Aim of the exercise: Count the lines in the records that contain the string "farther", treating case as significant, and give only the number.

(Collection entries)
_ _ _ _ _ _ _

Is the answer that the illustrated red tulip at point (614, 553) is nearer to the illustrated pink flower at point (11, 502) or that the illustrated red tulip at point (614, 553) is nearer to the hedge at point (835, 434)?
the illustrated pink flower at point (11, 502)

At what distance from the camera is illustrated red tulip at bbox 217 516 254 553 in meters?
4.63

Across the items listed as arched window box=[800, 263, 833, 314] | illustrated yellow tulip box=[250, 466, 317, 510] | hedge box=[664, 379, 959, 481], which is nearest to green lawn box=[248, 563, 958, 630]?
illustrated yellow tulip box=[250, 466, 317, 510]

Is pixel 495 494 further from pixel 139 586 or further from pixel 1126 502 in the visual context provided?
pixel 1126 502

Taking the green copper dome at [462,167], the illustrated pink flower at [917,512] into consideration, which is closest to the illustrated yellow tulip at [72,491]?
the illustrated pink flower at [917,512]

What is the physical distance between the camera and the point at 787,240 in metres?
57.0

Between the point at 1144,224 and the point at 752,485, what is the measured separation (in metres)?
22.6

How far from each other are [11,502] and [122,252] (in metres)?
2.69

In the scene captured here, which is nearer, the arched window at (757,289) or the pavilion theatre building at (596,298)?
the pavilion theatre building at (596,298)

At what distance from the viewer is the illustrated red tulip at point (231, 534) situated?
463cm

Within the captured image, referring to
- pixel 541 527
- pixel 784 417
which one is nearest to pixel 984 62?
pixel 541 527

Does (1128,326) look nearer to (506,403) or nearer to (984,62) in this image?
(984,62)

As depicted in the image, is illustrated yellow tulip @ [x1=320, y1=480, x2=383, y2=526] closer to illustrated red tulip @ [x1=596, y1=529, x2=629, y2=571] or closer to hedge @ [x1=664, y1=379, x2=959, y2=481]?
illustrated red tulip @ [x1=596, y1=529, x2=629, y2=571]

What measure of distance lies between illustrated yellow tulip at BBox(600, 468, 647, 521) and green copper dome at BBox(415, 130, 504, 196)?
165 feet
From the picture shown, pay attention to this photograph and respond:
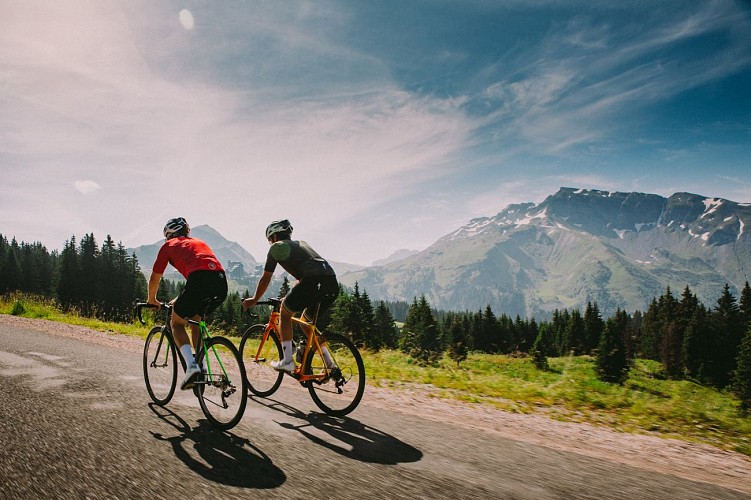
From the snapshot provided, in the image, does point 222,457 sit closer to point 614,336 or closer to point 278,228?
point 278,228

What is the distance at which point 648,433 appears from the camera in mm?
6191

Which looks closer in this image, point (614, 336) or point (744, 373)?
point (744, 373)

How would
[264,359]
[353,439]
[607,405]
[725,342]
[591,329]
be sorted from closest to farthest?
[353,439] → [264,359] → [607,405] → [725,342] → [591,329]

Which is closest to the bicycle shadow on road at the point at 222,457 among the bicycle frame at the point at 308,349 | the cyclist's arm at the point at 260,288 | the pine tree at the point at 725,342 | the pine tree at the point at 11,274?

_ _ _ _ _ _ _

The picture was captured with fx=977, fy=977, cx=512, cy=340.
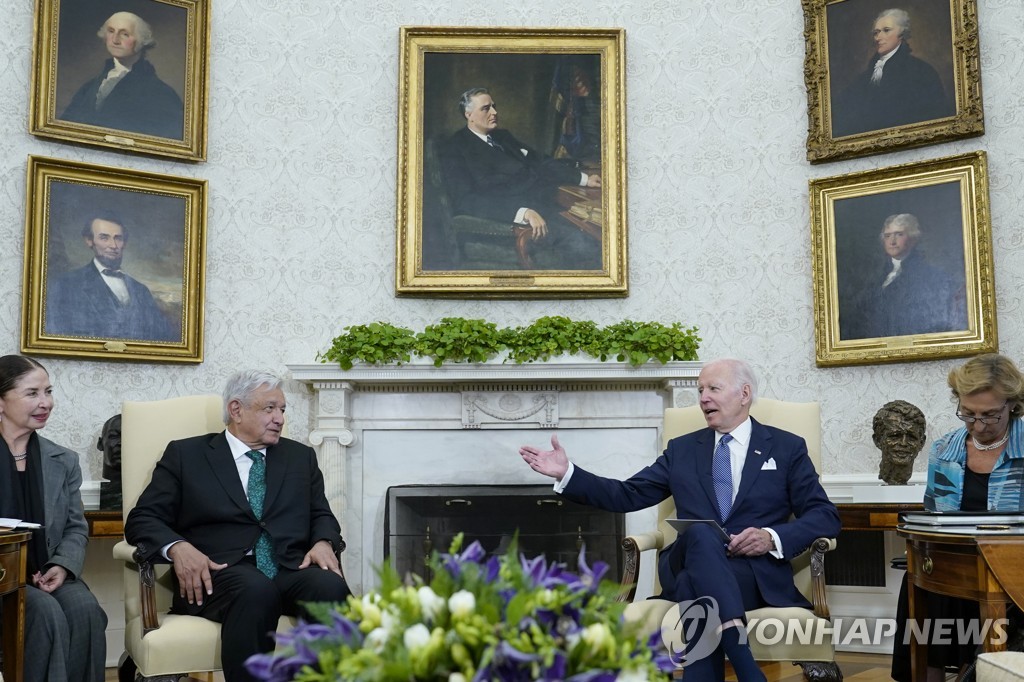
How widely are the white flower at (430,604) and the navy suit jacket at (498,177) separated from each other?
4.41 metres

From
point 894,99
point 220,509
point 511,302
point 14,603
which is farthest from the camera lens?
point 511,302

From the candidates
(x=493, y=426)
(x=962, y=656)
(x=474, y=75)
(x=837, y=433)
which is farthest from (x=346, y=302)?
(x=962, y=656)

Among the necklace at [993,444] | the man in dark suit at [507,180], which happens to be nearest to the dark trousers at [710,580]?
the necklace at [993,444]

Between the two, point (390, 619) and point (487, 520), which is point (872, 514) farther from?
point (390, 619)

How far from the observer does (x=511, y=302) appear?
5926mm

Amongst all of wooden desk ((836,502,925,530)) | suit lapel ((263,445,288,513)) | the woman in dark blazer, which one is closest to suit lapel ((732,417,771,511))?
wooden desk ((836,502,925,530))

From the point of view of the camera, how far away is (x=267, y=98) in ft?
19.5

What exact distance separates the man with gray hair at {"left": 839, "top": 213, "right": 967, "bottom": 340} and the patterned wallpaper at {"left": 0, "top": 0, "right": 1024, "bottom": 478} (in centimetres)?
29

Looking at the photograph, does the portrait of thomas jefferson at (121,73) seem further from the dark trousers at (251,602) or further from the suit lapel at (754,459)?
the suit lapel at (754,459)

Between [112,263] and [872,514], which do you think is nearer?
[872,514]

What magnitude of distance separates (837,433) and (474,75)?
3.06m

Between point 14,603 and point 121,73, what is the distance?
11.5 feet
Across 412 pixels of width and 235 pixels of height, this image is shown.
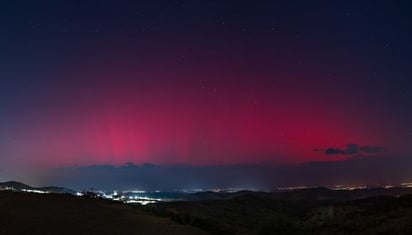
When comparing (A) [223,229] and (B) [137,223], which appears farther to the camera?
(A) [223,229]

_ _ _ _ _ _ _

Reply to the exercise: 2